I don't get around much, like I used to... but I did recall seeing Steny Hoyer at an event, 2 summers ago.
I drove down to southern Maryland, one day, and Hoyer was there. I think he made a short speech.
I snapped a picture of him sitting next to the podium:

Below, I've tried to enlarge his figure, so you know I'm not making this up.

I figured his picture might come in handy, some day.
With him becoming the incoming Majority Whip in the House, there've been several newspaper articles profiling his career. They've jogged my memory of him.
I vaguely remember when he entered Congress, succeeding the stricken Gladys Noon Spellman in representing a Congressional district covering mostly Prince Georges county, at the time.
She'd fallen into a coma, a condition that I don't know if she never came out of.
(I recall reading somewhere a tasteless joke that arose at the time. It started off, something like this: 'what is the state vegetable of Maryland?...')
Her memory was honored when the Baltimore-Washington Parkway (MD-295) was named after her. (I think there's a sign in the divider, indicating this at the southern end, as you're entering it in PG county heading northward. But I don't know if there's one at the northern end.)
I was the last voter in line, Tuesday night. It was a new polling place for me, as I had moved from the other side of town about half a year ago.
The voting process required you to first get a smart card loaded with your identity code (or something like that), before you could stand in a long line to await your turn with one of 20 (?) touch-screen Diebold voting machines.

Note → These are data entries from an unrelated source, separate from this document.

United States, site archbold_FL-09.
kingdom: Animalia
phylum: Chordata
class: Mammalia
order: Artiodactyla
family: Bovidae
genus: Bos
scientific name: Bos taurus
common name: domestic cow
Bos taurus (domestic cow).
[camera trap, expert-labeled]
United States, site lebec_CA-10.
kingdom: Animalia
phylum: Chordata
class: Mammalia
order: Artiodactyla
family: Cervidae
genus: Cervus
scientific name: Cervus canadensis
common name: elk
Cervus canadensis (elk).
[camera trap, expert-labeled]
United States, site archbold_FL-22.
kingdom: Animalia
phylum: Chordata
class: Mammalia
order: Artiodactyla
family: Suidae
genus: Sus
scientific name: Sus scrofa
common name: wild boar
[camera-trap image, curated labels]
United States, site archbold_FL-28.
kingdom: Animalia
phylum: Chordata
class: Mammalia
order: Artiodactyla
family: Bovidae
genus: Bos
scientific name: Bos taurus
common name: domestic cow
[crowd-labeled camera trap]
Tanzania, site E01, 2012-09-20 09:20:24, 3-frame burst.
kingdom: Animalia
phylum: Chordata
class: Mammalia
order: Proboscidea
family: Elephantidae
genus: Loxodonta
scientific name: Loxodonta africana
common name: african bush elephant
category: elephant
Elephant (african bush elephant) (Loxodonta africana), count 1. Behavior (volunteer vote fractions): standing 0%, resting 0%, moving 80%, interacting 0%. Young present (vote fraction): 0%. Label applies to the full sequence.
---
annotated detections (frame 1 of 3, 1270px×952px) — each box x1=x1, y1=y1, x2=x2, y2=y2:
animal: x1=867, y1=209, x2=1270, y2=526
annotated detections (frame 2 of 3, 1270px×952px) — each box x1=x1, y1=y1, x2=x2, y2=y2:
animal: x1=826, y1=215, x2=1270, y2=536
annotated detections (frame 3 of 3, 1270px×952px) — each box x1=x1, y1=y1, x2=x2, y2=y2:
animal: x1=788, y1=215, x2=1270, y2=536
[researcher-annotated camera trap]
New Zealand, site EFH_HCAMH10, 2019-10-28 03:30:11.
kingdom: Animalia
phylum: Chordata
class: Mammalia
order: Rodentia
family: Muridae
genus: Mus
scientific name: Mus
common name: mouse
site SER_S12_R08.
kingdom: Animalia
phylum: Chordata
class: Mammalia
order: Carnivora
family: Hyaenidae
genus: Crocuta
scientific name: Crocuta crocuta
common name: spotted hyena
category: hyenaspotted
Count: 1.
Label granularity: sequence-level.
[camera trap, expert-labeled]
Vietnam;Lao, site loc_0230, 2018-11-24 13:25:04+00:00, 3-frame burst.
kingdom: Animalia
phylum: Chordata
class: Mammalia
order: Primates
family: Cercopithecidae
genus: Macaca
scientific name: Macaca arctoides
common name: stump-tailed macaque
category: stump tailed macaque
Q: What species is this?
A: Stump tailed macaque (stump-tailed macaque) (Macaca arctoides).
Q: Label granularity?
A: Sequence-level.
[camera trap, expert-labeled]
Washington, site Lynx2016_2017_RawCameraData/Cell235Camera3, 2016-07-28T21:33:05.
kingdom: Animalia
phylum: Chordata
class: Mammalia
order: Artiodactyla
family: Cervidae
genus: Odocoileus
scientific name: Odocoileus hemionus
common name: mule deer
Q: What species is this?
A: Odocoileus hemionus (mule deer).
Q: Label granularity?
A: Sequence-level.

It gave me time to review the sample ballot I'd received in the mail. By the time I reached a machine, I was all set to race through the menus and choices. I managed to finish before a few others, even though I was the last to get to a machine.
Viewing the election results, I see that some of my votes were cast for the winning candidate or measure, but many lost.
Ah well, i've found voting to almost be like a game of chance. Especially if you don't know the local voter's mindset and demographic backgrounds. (Not that I care to always vote with the majority, but it's always interesting to compare one's votes with the election results.)
I first started voting when I lived in San Francisco. I spent hours trying to prepare for the moment of casting many votes. (They've got lotsa local and statewide propositions to wade through.) So I was interested in comparing my efforts to the outcomes.
SF was mostly liberal or leftist. (I'm sure it still is.) On statewide measures, I found that liberal/leftist Bay area votes would be negated or defeated by votes from more conservative parts of California, like the San Joaquin valley.
Here in my part of Baltimore County, I'm guessing the electorate tends toward Republican, since the Republican Congressman and Republican State Senator and Republican State Delegates were re-elected. Yet the electorate in Maryland is overwhelmingly Democrat, so statewide offices were usually won on Tuesday by Democratic candidates.
It'll be interesting to see how certain winners turn out:
Sen.-elect Ben Cardin -- I used to live in his Congressional District and have seen him, live, a few times.
Pat McDonough -- re-elected member of the State House of Delegates... has sought passage of laws making English the official language of the state or county. This kind of grandstanding generally turns me off, but it would have a silver lining if it set up ways to fund and organize English language classes.
Nancy Pelosi -- of course, she represents SF, but she grew up in Baltimore, in Little Italy. Her father was a Congressman, and then became Baltimore's mayor (1947-59).
Today's Baltimore Sun has a brief article about her childhood, and reactions by old friends to her upcoming House speakership.
(I suppose Republican propaganda has tried to paint her as representing immoral San Franciscan values, but maybe a better yardstick might be gritty Baltimoron perseverance.)